> **Parts of the exercise**:
a: Duplicate the FOIA case summaries starting at "Allen v. Fed." and ending at "charge as well).".
b: Decide whether each statement agrees with the FOIA case summaries. Answer yes or no for each, quoting the words from the summaries that settle it.
(i) In the Allen case, the defendant was ordered to provide the plaintiff with cassettes of calls made to his attorney's telephone numbers within 30 days.
(ii) The SEC waived its right to withhold portions of its FOIA/PA training manual by letting the plaintiff review it during a training conference.
(iii) Exemption 2 "low" protects the exhibit containing a list of codes indicating the disposition of FOIA requests.
c: According to the FOIA case summaries, what must the defendant in the Allen case reimburse the plaintiff for?

> **Document segment**:
Allen v. Fed. Bureau of Prisons, No. 00-342 (D.D.C. Aug. 26, 2002) (duty to disclose: while defendant does not possess and may never have possessed transcripts of telephone conversations between plaintiff and his attorney, defendant is ordered to provide plaintiff with cassettes containing recordings of all of the calls made to his attorney's telephone numbers within 30 days; within 30 days, defendant also must provide a list of all telephone calls contained in the tapes and a printout showing calls to his attorney's telephone numbers within the designated time frame) (sanctions: because while plaintiff's FOIA request was pending the prison taped over some of the telephone conversations that plaintiff had requested, defendant must reimburse plaintiff's filing fee and all postage and copying costs; cassette recordings shall be provided free of charge as well).

Am. Lawyer Media, Inc. v. SEC, No. 01-1967, 2002 U.S. Dist. LEXIS 16940 (D.D.C. Sept. 6, 2002) (waiver: SEC did not waive its right to withhold portions of the nonpublic version of its FOIA/PA training manual when its FOIA/PA Officer permitted plaintiff to review the manual during a training conference, because plaintiff has not established that the manual was in the public domain) (Exemption 2 "high": protects exhibits to the manual containing explanations of SEC's internal computerized databases and excerpts of indices to confidential historical information, because "disclosure of this material would create a great security risk to SEC computer and operations systems, allowing a member of the public to hack into computer systems and 'circumvent[] agency regulation' or statutes"; Exemption 2 "low": protects exhibits consisting of blank forms and instructions used internally in the processing of FOIA requests, the manual's table of contents, and sections of the manual discussing the administrative steps in handling FOIA requests, because they are of no public interest; does not protect one exhibit containing a list of codes indicating the disposition of FOIA requests, because this information is of general public interest) (Exemptions 2 "high" and 5: do not protect 2 terms defined in the Definitions section or 2 manual sections illustrating how the exemptions apply to different types of SEC records, because this constitutes general legal instructions to the SEC staff; protect sections of the manual relating to internal referral memoranda) ("reasonably segregable": all reasonably segregable, nonexempt information has been released).

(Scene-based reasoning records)
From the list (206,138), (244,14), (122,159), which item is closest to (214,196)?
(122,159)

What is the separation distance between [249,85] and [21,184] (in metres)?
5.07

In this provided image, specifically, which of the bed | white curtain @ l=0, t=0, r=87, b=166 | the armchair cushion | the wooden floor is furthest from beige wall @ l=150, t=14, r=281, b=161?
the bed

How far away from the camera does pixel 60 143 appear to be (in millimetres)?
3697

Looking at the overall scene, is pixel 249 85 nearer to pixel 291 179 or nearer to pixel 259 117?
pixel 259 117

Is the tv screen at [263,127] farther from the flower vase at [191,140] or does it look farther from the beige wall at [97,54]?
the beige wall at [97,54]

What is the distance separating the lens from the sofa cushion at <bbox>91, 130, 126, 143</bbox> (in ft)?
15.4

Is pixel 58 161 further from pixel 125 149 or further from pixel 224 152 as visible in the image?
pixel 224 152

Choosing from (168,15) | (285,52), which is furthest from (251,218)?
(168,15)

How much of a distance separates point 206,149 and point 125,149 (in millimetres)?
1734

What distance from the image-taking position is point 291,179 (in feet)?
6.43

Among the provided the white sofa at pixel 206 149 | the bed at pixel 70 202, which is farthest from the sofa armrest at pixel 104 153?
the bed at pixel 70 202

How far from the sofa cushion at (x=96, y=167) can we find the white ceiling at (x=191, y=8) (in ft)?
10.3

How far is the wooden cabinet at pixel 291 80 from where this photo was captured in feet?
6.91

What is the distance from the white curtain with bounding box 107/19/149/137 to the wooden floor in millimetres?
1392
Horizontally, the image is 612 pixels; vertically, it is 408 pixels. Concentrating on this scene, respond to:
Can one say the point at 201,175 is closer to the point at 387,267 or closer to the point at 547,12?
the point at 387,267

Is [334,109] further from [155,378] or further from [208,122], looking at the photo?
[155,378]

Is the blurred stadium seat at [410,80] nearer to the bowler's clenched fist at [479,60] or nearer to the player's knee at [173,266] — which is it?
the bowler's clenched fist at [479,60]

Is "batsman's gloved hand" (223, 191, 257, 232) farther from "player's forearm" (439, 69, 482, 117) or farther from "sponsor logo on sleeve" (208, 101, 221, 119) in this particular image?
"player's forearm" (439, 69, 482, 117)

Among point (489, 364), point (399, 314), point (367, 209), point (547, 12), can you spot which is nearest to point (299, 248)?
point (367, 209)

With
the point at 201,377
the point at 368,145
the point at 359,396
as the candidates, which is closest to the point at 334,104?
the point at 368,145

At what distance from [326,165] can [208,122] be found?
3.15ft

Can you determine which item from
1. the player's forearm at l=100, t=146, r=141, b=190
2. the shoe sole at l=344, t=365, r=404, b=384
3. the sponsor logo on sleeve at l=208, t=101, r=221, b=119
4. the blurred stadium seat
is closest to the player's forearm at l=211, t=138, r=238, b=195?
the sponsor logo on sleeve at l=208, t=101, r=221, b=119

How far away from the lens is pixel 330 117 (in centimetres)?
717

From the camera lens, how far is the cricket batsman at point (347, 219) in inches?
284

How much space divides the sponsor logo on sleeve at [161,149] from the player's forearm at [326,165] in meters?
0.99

> **Outputs**:
a:
Allen v. Fed. Bureau of Prisons, No. 00-342 (D.D.C. Aug. 26, 2002) (duty to disclose: while defendant does not possess and may never have possessed transcripts of telephone conversations between plaintiff and his attorney, defendant is ordered to provide plaintiff with cassettes containing recordings of all of the calls made to his attorney's telephone numbers within 30 days; within 30 days, defendant also must provide a list of all telephone calls contained in the tapes and a printout showing calls to his attorney's telephone numbers within the designated time frame) (sanctions: because while plaintiff's FOIA request was pending the prison taped over some of the telephone conversations that plaintiff had requested, defendant must reimburse plaintiff's filing fee and all postage and copying costs; cassette recordings shall be provided free of charge as well).

b:
(i) Yes: "defendant is ordered to provide plaintiff with cassettes containing recordings of all of the calls made to his attorney's telephone numbers within 30 days"
(ii) No: "SEC did not waive its right to withhold portions of the nonpublic version of its FOIA/PA training manual"
(iii) No: "does not protect one exhibit containing a list of codes indicating the disposition of FOIA requests"

c: The plaintiff's filing fee and all postage and copying costs.